» **Passage shown**:
□ □ □ □ □

04 July 2011

I hate a parade!

Another Fourth in the books. Another year, and the country still together! Didn't think we had it in us, did you?

There are some great Independence Day traditions: baseball, family get-togethers, community festivals. We here in the QCs don't do the Independence Day parade very well, though. Now, the Soviet Union-there was a bunch that could do up a proper parade!

Oh sure, they could only produce one roll of toilet paper for perhaps 10,000 people, but if you need a real, honest-to-God, big-boy parade, you'd have to call the guy who organized the annual May Day spectacle in Moscow.

Now, our Tournament of Roses Parade in Pasadena on New Year's Day is pretty darn cool. The work those people put into the floats (decorating them with flowers, seeds, and other natural materials) is astounding!

The local parade doesn't have big displays or cool floats, however.

TBH's mom loves parades for whatever reason. I suppose it's because back in the day there wasn't all that much to do, and people had simpler tastes. She did, in her youth, see a few (old!) Civil War vets, and that's a great story to tell. That's 150 years past, but in a way, three generations removed. Doesn't seem like such a distant event when put in those terms. But I digress.

Since Bob (her companion) died, we decided to take her to the 4th of July parade. Now, I don't mind spending the time-but the logistics of carting around someone in their early 90s can be complicated. We got to the parade route two hours early. Any later and it's a hike to the route. She doesn't see too well, so you have to get a spot right on the curb of the street. Oh, and make sure it's shady the whole time because those old Scandinavian types got no appreciable melanin and they burn easily. Also, need to find a spot close to a restroom. The choice of spots available goes down tremendously. Those of you with older relatives understand.

□ □ □ □ □

» **Exercise tasks**:
1. Write out the stretch of the Fourth of July post from "There are some" through "a proper parade!".
2. According to the Fourth of July post, what materials are used to decorate the floats in the Tournament of Roses Parade?
3. Extend the Fourth of July post beyond its final sentence.

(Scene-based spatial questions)
□ □ □ □ □

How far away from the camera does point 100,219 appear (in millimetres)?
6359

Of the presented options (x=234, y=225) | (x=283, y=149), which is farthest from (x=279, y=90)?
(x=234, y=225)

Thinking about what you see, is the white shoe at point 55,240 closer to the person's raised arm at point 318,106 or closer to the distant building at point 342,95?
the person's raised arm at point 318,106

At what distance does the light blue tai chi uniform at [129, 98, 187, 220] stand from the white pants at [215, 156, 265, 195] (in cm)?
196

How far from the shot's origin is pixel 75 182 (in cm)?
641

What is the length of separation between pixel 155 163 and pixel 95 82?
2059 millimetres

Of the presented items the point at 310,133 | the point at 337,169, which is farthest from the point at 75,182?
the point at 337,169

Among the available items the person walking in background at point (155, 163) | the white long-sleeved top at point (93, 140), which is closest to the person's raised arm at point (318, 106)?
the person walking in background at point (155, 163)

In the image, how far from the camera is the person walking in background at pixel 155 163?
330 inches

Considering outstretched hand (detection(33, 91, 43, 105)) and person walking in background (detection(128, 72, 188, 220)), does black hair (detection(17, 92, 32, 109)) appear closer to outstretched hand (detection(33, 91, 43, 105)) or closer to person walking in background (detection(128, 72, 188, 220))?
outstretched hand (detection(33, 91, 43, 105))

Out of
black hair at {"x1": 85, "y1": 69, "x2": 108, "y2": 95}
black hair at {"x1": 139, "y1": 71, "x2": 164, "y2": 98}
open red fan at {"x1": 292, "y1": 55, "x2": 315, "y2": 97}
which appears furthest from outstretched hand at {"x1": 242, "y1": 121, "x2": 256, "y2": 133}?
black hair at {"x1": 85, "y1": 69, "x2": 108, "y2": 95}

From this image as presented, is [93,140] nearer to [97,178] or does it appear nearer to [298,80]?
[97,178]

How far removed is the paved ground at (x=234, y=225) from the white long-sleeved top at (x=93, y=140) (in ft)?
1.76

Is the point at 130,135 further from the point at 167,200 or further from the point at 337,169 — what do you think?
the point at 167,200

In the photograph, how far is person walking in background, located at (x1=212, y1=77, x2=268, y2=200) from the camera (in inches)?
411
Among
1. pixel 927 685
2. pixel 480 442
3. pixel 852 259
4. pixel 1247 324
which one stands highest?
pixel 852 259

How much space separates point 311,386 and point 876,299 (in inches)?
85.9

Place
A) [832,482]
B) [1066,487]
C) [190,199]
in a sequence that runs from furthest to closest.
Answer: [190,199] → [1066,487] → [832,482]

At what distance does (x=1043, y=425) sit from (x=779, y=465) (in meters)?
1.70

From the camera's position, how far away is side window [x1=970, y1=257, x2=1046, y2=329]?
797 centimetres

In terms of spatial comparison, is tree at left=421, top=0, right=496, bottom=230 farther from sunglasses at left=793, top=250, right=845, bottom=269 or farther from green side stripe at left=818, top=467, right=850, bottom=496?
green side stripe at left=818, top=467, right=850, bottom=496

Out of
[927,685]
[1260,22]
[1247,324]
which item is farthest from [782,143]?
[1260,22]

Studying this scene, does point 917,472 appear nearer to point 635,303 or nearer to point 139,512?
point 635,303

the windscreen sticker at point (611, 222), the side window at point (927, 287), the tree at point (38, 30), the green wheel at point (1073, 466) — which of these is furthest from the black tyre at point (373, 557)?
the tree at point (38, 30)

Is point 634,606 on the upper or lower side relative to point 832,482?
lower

□ □ □ □ □

» **Replies**:
1.
There are some great Independence Day traditions: baseball, family get-togethers, community festivals. We here in the QCs don't do the Independence Day parade very well, though. Now, the Soviet Union-there was a bunch that could do up a proper parade!

2. Flowers, seeds, and other natural materials.

3.
The first part of the parade was a series of firetrucks from the local communities. Very nice-and I have great respect of firefighters, most of whom in smaller towns are volunteer-but I don't know if I need six firetrucks in a row. There was one antique that the local firefighter's union restored, which looked right sharp. Other than that, all the fire engines look about the same.

Next were the local vet's groups. The color guards for the Vietnam Vets and Hispanic-American Vets here I'll put up against any other color guard outfits out there-they're crisp, they march in time, and they look like they could go out and fight today-not bad for guys in their 60s! Even had a couple of World War II vets in restored vehicles. Those guys are going away fast now, and before too long they'll all have passed.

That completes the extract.